BEGIN

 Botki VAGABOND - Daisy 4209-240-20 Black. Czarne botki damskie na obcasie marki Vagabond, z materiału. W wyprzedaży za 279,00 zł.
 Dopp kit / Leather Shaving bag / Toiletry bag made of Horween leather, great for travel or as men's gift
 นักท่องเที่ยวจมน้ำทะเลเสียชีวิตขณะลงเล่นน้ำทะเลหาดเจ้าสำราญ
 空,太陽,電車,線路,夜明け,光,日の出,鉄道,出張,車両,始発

END

Description of the task →
Could you repeat the listing above, exactly as it is shown?

Your solution →
 Botki VAGABOND - Daisy 4209-240-20 Black. Czarne botki damskie na obcasie marki Vagabond, z materiału. W wyprzedaży za 279,00 zł.
 Dopp kit / Leather Shaving bag / Toiletry bag made of Horween leather, great for travel or as men's gift
 นักท่องเที่ยวจมน้ำทะเลเสียชีวิตขณะลงเล่นน้ำทะเลหาดเจ้าสำราญ
 空,太陽,電車,線路,夜明け,光,日の出,鉄道,出張,車両,始発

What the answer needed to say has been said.